Eventually, HomeBoost wants to create a list of pre-screened contractors, utility contacts, and financing options that will allow users to start the process of making their home more efficient more quickly. In addition, by aggregating details about home energy upgrades and investments in new appliances, the company hopes to provide users with electrification road maps. “There’s so much cool innovation happening,” said Tobaccowala. “But whenever you talk to a consumer, they say they’re overwhelmed and don’t know where to start.”
Rewiring America Can Help
Rewiring America is another great resource to help homeowners identify the rebates and incentives available to them.

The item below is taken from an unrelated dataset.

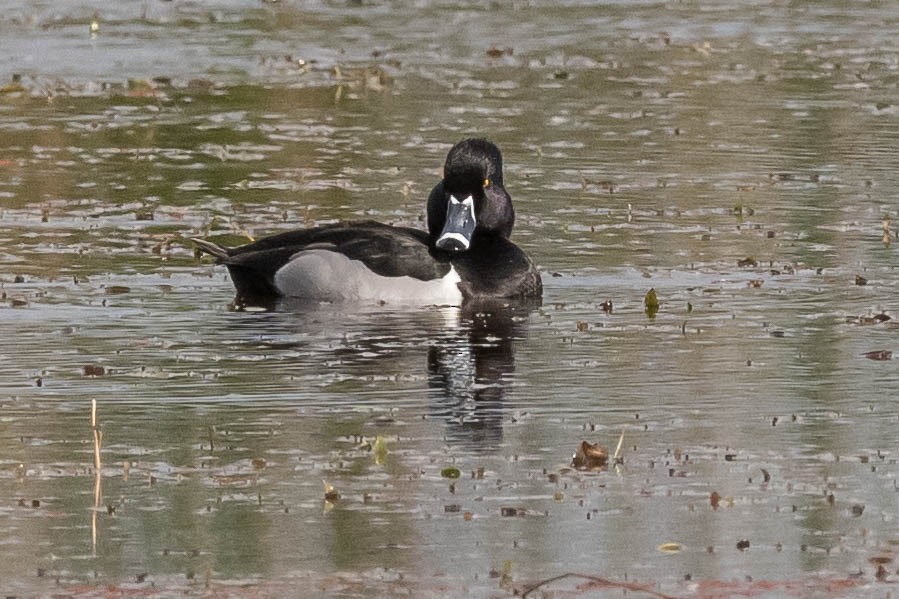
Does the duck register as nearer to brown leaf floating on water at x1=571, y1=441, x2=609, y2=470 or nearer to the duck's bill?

It is collaborating with several other companies in a collaborative effort to educate consumers about the full range of rebates, tax credits, and low cost financing for electrification and home energy efficiency available under the Inflation Reduction Act. “One of the best ways for people to get that information is through platforms [of companies] that they have relationships with already and engage with on a regular basis,” said Ari Matusiak, CEO of Rewiring America. The member companies can push the pro-electrification message out to their networks.
His company has set a goal for the coalition to reach 10 million of the 121 million US households through the education campaign in “the next couple of years. One of the best ways for people to get that information is through platforms [of companies] that they have relationships with already and engage with on a regular basis.”
In its latest report released last month, Rewiring America said “building electrification will transform our economy — from how we heat our homes, to how we drive, to what is required of our electric grid. This transformation will include an expansion of our workforce of electricians, manufacturing workers, construction workers, and more, each trained in the electrification related skills needed to achieve a fossil fuel free future. Electrification of the nation’s building stock thus represents a once-in-a-generation opportunity: not only to curb planet-heating emissions and protect our shared climate, but for an historic jobs boom that can generate pathways to community wealth and economic development.”
What homeowners and consumers need is the ability to pinpoint what improvements they can make to reduce their energy usage, how much those improvements will cost, who will do them, and what rebates or incentives are available to help pay for them. HomeBoost and Rewiring America are two excellent resources for that information. In addition, those upgrades can create tens of thousands of good paying jobs for Americans. That’s the icing on the cake.